Text excerpt:

After handing the project over to Jose Renato Accioly, Marcelletti resumed conducting professional orchestras full time but remains involved with the program. Since his first tenure, the musicians from Orquestra Criança Cidadã have traveled the world and appeared in concerts of all kinds led by Accioly and the project's president, João José Rocha Targino.
One of these concerts was for the Pope in 2014.
So, when Accioly and Targino recently dreamed up a “Concert for Peace,” they reached out to Charis International: the service organization for the global Catholic Church. Charis' director proposed the idea to the Pope, who agreed the idea was a good one, and timely.
“Once they had buy-in, Accioly called me and asked if I'd help,” Marcelletti said.
They needed someone who could speak English, Portuguese and Italian. Marcelletti was happy to serve as translator.
“No, you must conduct, too!” Accioly insisted over the phone.
So, the collaboration began in April. Selecting music, recruiting musicians and planning for the trip. There would be Brazilian and Italian musicians, but Charis International really hoped they could encourage Ukrainian and Russian musicians to participate.
An inconceivable image.
Yet slowly, musicians came forward willing to try the musical experiment of sorts.
“We were successful in finding organizations that recruited Russian musicians on our behalf, but Ukrainian organizations were a different story,” Marcelletti recalled. “We had to make personal connections with Ukrainians in order to get them there.”
Any Ukrainian musicians came of their personal willingness.
What Does That Make Me?
On Oct. 31, musicians from four countries and all ages arrived at the hotel where the rehearsals took place.
“We had no idea how this would play out,” Marcelletti said.
He watched the musicians unpack their instruments. Each attached a pin with their country's flag to their shirt, a way to help with media coverage.
At first, they were quiet. Executing scales and excerpts as they warmed up.
Eventually, a 14-year-old violinist spoke up.
“I don't want to wear a pin,” she said.
The conductors assured her she didn't have to if it made her uncomfortable.
“It's not that,” she said. “I just don't know which one to wear.”
She explained that her mother was Ukrainian, and her father was Russian.
“So, what does that make me?” she asked, her bright eyes scanning the room for an answer.
Slowly, the pins disappeared.

Data lines:

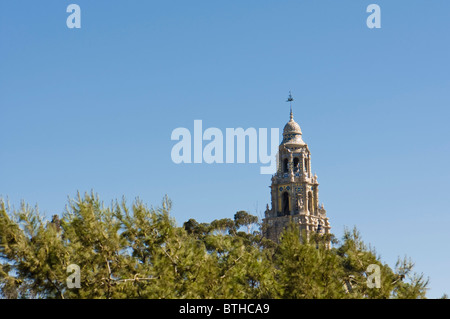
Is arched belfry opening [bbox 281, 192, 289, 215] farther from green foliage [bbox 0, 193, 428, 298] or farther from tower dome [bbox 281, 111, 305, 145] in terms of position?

Exercises to complete:
a – Say whether each statement agrees with the text about the Concert for Peace, answering yes or no and quoting the deciding words of the text exactly: (i) The orchestra's musicians played a concert for the Pope in 2014. (ii) Ukrainian musicians were recruited through organizations, as the Russian musicians were. (iii) The violinist who spoke up was 16 years old.
b – Reproduce everything in the text about the Concert for Peace from "At first, they" down to "father was Russian.".

Final results:
a –
(i) Yes: "One of these concerts was for the Pope in 2014."
(ii) No: "Ukrainian organizations were a different story" and "We had to make personal connections with Ukrainians in order to get them there."
(iii) No: "Eventually, a 14-year-old violinist spoke up."

b –
At first, they were quiet. Executing scales and excerpts as they warmed up.
Eventually, a 14-year-old violinist spoke up.
“I don't want to wear a pin,” she said.
The conductors assured her she didn't have to if it made her uncomfortable.
“It's not that,” she said. “I just don't know which one to wear.”
She explained that her mother was Ukrainian, and her father was Russian.